— PROVIDED PASSAGE —

I’d been wading the creek less than ten minutes last weekend before I spotted the undulations of a banded water snake a short distance ahead of me. The first time this ever happened to me, I screamed a little bit and jumped backward. I’m not creeped out by snakes in the way that I am by crunchy bugs, but it was still startling; one doesn’t expect to bump into a snake in the water in Indiana. Since then, though, I’ve had so many encounters with this harmless water snake that it’s no longer a surprise to see one wiggling toward me. Now it’s a treat.

Banded water snakes have one intractable problem in life: when they are older and their scales have darkened, they look a lot like a grouchy and highly venomous snake called a cottonmouth. It’s a little like having Charles Manson as your celebrity doppelganger; startling people is going to be dangerous. It’s the same way for banded water snakes, who are forever being killed because people mistake them for someone else. There are differences, though. Cottonmouths are much stockier than our graceful, slender friend the banded water snake, and their heads are much blockier and sprout from a noticeably narrower neck — a kind of reptilian bobblehead. The banded water snake, on the other hand, is much more streamlined.

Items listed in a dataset
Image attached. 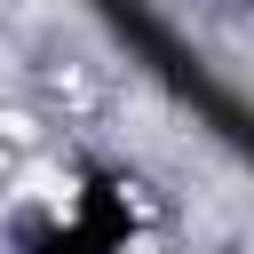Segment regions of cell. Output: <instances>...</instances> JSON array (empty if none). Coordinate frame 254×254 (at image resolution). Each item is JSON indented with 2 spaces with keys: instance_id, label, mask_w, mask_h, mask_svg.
<instances>
[{
  "instance_id": "6da1fadb",
  "label": "cell",
  "mask_w": 254,
  "mask_h": 254,
  "mask_svg": "<svg viewBox=\"0 0 254 254\" xmlns=\"http://www.w3.org/2000/svg\"><path fill=\"white\" fill-rule=\"evenodd\" d=\"M135 238H143L135 175L111 167V159H87L71 175V198L16 230V254H135Z\"/></svg>"
}]
</instances>
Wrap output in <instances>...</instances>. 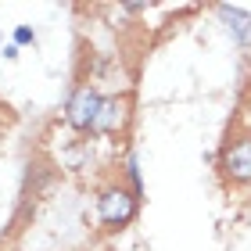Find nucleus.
Wrapping results in <instances>:
<instances>
[{
  "mask_svg": "<svg viewBox=\"0 0 251 251\" xmlns=\"http://www.w3.org/2000/svg\"><path fill=\"white\" fill-rule=\"evenodd\" d=\"M215 176L226 194L251 190V122L244 119V111L226 122V133L215 151Z\"/></svg>",
  "mask_w": 251,
  "mask_h": 251,
  "instance_id": "f257e3e1",
  "label": "nucleus"
},
{
  "mask_svg": "<svg viewBox=\"0 0 251 251\" xmlns=\"http://www.w3.org/2000/svg\"><path fill=\"white\" fill-rule=\"evenodd\" d=\"M144 198L136 194L129 183L122 179V173L115 179L97 187V223H100V237H115L122 230H129L140 215Z\"/></svg>",
  "mask_w": 251,
  "mask_h": 251,
  "instance_id": "f03ea898",
  "label": "nucleus"
},
{
  "mask_svg": "<svg viewBox=\"0 0 251 251\" xmlns=\"http://www.w3.org/2000/svg\"><path fill=\"white\" fill-rule=\"evenodd\" d=\"M100 104H104V94H100L94 83H79L72 94H68V104H65V122H68V129L79 133V136H94Z\"/></svg>",
  "mask_w": 251,
  "mask_h": 251,
  "instance_id": "7ed1b4c3",
  "label": "nucleus"
},
{
  "mask_svg": "<svg viewBox=\"0 0 251 251\" xmlns=\"http://www.w3.org/2000/svg\"><path fill=\"white\" fill-rule=\"evenodd\" d=\"M126 119H129V94H104V104H100L94 136H115L126 126Z\"/></svg>",
  "mask_w": 251,
  "mask_h": 251,
  "instance_id": "20e7f679",
  "label": "nucleus"
},
{
  "mask_svg": "<svg viewBox=\"0 0 251 251\" xmlns=\"http://www.w3.org/2000/svg\"><path fill=\"white\" fill-rule=\"evenodd\" d=\"M215 15L241 50H251V11L241 4H215Z\"/></svg>",
  "mask_w": 251,
  "mask_h": 251,
  "instance_id": "39448f33",
  "label": "nucleus"
},
{
  "mask_svg": "<svg viewBox=\"0 0 251 251\" xmlns=\"http://www.w3.org/2000/svg\"><path fill=\"white\" fill-rule=\"evenodd\" d=\"M122 179L129 183L136 194L144 198V179H140V162H136V151H126V162H122Z\"/></svg>",
  "mask_w": 251,
  "mask_h": 251,
  "instance_id": "423d86ee",
  "label": "nucleus"
},
{
  "mask_svg": "<svg viewBox=\"0 0 251 251\" xmlns=\"http://www.w3.org/2000/svg\"><path fill=\"white\" fill-rule=\"evenodd\" d=\"M11 43H15L18 50H22V47H36V29H32V25H15Z\"/></svg>",
  "mask_w": 251,
  "mask_h": 251,
  "instance_id": "0eeeda50",
  "label": "nucleus"
},
{
  "mask_svg": "<svg viewBox=\"0 0 251 251\" xmlns=\"http://www.w3.org/2000/svg\"><path fill=\"white\" fill-rule=\"evenodd\" d=\"M241 111H251V75H248V86H244V97H241Z\"/></svg>",
  "mask_w": 251,
  "mask_h": 251,
  "instance_id": "6e6552de",
  "label": "nucleus"
},
{
  "mask_svg": "<svg viewBox=\"0 0 251 251\" xmlns=\"http://www.w3.org/2000/svg\"><path fill=\"white\" fill-rule=\"evenodd\" d=\"M4 58L7 61H18V47H15V43H7V47H4Z\"/></svg>",
  "mask_w": 251,
  "mask_h": 251,
  "instance_id": "1a4fd4ad",
  "label": "nucleus"
},
{
  "mask_svg": "<svg viewBox=\"0 0 251 251\" xmlns=\"http://www.w3.org/2000/svg\"><path fill=\"white\" fill-rule=\"evenodd\" d=\"M0 119H7V122H11V108H0Z\"/></svg>",
  "mask_w": 251,
  "mask_h": 251,
  "instance_id": "9d476101",
  "label": "nucleus"
}]
</instances>
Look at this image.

— THE TASKS —
1. Sum up the passage about banded water snakes in two sentences.
2. Write what comes next in the passage about banded water snakes, picking up after its last sentence.

— EXERCISE RESPONSES —
1. The writer, who once screamed and jumped back at the sight of a banded water snake in an Indiana creek, now meets these harmless snakes so often that seeing one is a treat. Older banded water snakes look a lot like the highly venomous cottonmouth and are often killed by mistake, though cottonmouths are stockier, with blockier heads on narrower necks, while banded water snakes are slender and streamlined.

2.
The banded water snake’s mistaken identity problems arise from an evolutionary strategy called mimicry, which happens a lot in the snake world. It’s a pretty good strategy confined to the non-human world — looking exactly like a hardened killer can help you out when your opponents don’t have opposable thumbs with which to kill you in self-defense. But it’s not so great when you run into higher order primates who do.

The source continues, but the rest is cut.